Designed by Linda Harper (British, active 20th century) Manufactured by Hull Traders (1957-1980), London then Trawden, Lancashire

United Kingdom

Linda Harper’s Mandarin (1966), a psychedelic Op Art paisley, combines the visual intensity of a swirling and fractured high-contrast, black-and-white pattern with violet and brown undulating, globular forms. The design exemplifies the textiles that the creatively oriented firm Hull Traders produced in collaboration with designers, such as Shirley Craven and Linda Harper, during the 1960s and 1970s. Overall, the extruded, entangled biomorphic forms resemble the flowing fluids of a lava lamp. These melting, shifting shapes and motifs set the stage for Shirley Craven’s Curtain Up (1970), another vibrant and mind-bending design.
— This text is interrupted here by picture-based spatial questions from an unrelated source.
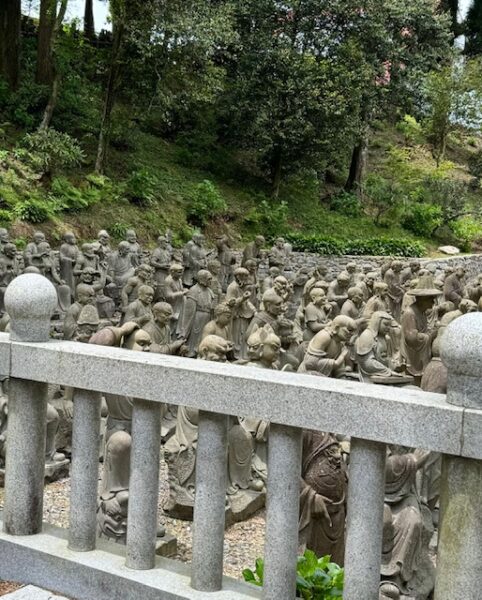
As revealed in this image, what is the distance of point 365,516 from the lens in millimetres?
3312

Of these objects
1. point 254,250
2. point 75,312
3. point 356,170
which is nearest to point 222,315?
point 75,312

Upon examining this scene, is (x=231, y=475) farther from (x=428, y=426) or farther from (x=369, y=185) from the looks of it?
→ (x=369, y=185)

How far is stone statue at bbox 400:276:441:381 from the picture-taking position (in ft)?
40.4

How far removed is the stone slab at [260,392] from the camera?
10.3 feet

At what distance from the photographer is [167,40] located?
25031 millimetres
Established in 1957, Hull Traders began as a firm dedicated to promoting the work of experimental designers in all media, but after two years shifted to focus on textile printing. Mandarin is an example of “A Time Present Fabric,” a special collection that Hull launched in 1960. The name references the firm’s early days, when they held exhibitions of artists’ works, in various media, that were called Time Present. The moniker comes from the T. S. Eliot poem “Burnt Norton,” and specifically the stanza “Time present and time past / Are both perhaps present in time future, / And time future contained in time past.” With this clever, albeit esoteric word play, Hull Traders emphasized their modern approach to interiors.